The endomorph body type is naturally curvy with a fuller figure and tends to store fat easily. This doesn’t mean that endomorphs are destined to be overweight or obese. Even with a less forgiving metabolism, endomorphs can still be healthy and keep body fat percentage in check. The difficult part is coming to terms with the fact that your genetics will make it easy to gain weight.
Should you eat for your body type? No. But, do understand that if you’re an ectomorph eating and training to gain muscle that it will take you longer to reach your goals compared to a mesomorph. Or, if you’re an endomorph looking to reduce your body-fat percentage, that it will take more effort and time to reach your goal and that it is not impossible.
Body type is an important factor to consider when creating body composition goals. Here are two examples:
Case Study #1
A mesomorph body-type female triathlete wants to lose weight to look more like their ectomorph competition and get faster on the bike and run. But, she set an unrealistic weight goal for herself and her method to getting there is by restricting calories excessively. The result? She reaches her goal in 4 months, but in addition to decreasing her body fat percent she also lost a significant amount of lean muscle mass.

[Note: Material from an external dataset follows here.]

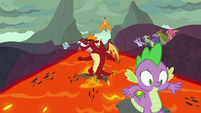 Spike and Garble surf down the lava slope S7E25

Plus, her training has suffered greatly. She’s struggling to complete her workouts and her pace continues to decrease due to lack of energy.
Case Study #2
A talented endomorph body-type rugby player wants to gain muscle so that he can “look ripped”. He sets a body fat percentage goal of 9%. He listens to the nutrition advice of those at the CrossFit gym and weight room of an extremely high protein and low carbohydrate diet. He gains a significant amount of muscle and reaches his 9% body fat percentage goal. However, he struggles to complete all the workouts in rugby practice due to low energy, and is no longer agile enough to compete at a high level due to the extra muscle bulk on his body.
The take home message: When you begin to create body composition goals for yourself, create goals that will enhance your athletic performance within your sport and not hinder. Set a realistic timeline for when you can achieve the goals, and most importantly love your body no matter what type or size it is.